CONSIGNES DE TRAVAIL: Extrayez de l'entretien avec Louise Michel tout le texte qui va de « Georges Marbeck: Et six » jusqu'à « en première ligne. », sans rien y changer.

PASSAGE:
□ □ □
Georges Marbeck: Et vous n’êtes pas mécontente, deux ans plus tard, de quitter vos tracas villageois pour vous installer à Paris. Vous devenez sociétaire de la “Société démocratique de la moralisation, ayant pour but d’aider les ouvrières à vivre par leur travail”. Puis en janvier 70 vous prenez une part active à la manifestation monstre accompagnant l’enterrement de Victor Noir, journaliste à La Marseillaise, assassiné d’un coup de revolver par Pierre Bonaparte, le cousin de l’empereur. Deux cent mille personnes dans la rue au cri de “Bonaparte assassin!”

Louise Michel: On s’était armé de tout ce qui pouvait servir pour une lutte à mort, depuis le revolver jusqu’au compas. Il semblait qu’on allait enfin se jeter à la gorge du monstre impérial. J’avais pour ma part un poignard volé chez mon oncle et j’étais en homme pour ne pas gêner ni être gênée. Bon nombre de révolutionnaires, tous ceux de Montmartre, étaient armés; la mort passait dans l’air, on voyait la délivrance prochaine. Du côté de l’Empire, toutes les forces avaient été appelées.

 

Georges Marbeck: Et six mois plus tard, suite à une guerre calamiteuse contre la Prusse, au désastre de Sedan et au siège de Paris, l’Empire s’effondre. La République est proclamée le 4 septembre 1870. Un immense espoir renaît. Mais dès février 71, le nouveau pouvoir, conduit par Adolphe Thiers, dit “Foutriquet”, à la tête d’une assemblée ultra conservatrice, installée à Versailles, provoque déception et colère du peuple de Paris. La Commune est bientôt proclamée. Paris devient le théâtre d’un mouvement insurrectionnel violemment réprimé par l’armée aux ordres du pouvoir versaillais. Vous êtes en première ligne.
□ □ □
EXTRAIT SOURCE:
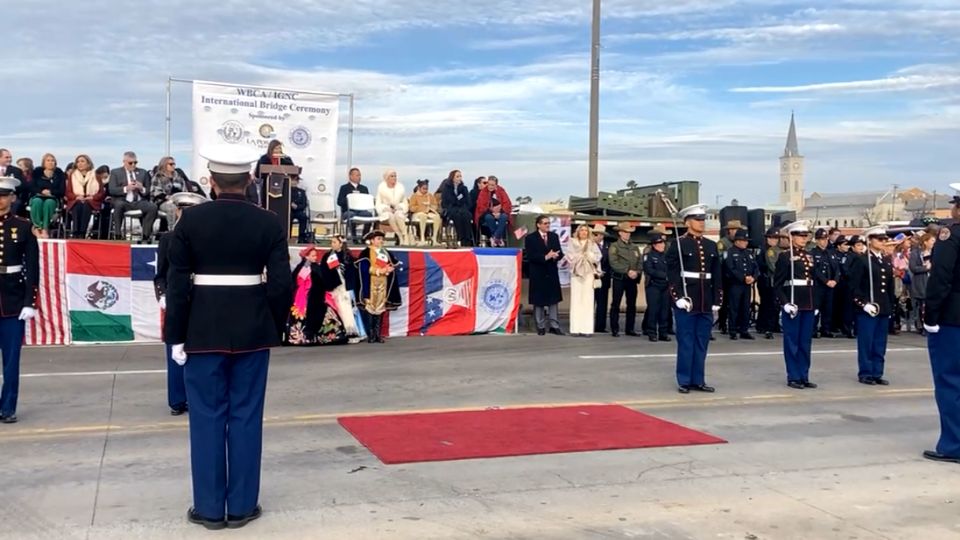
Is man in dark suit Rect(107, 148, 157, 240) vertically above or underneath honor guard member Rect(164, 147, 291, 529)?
□ □ □
RÉSULTAT CI-DESSOUS:
Georges Marbeck: Et six mois plus tard, suite à une guerre calamiteuse contre la Prusse, au désastre de Sedan et au siège de Paris, l’Empire s’effondre. La République est proclamée le 4 septembre 1870. Un immense espoir renaît. Mais dès février 71, le nouveau pouvoir, conduit par Adolphe Thiers, dit “Foutriquet”, à la tête d’une assemblée ultra conservatrice, installée à Versailles, provoque déception et colère du peuple de Paris. La Commune est bientôt proclamée. Paris devient le théâtre d’un mouvement insurrectionnel violemment réprimé par l’armée aux ordres du pouvoir versaillais. Vous êtes en première ligne.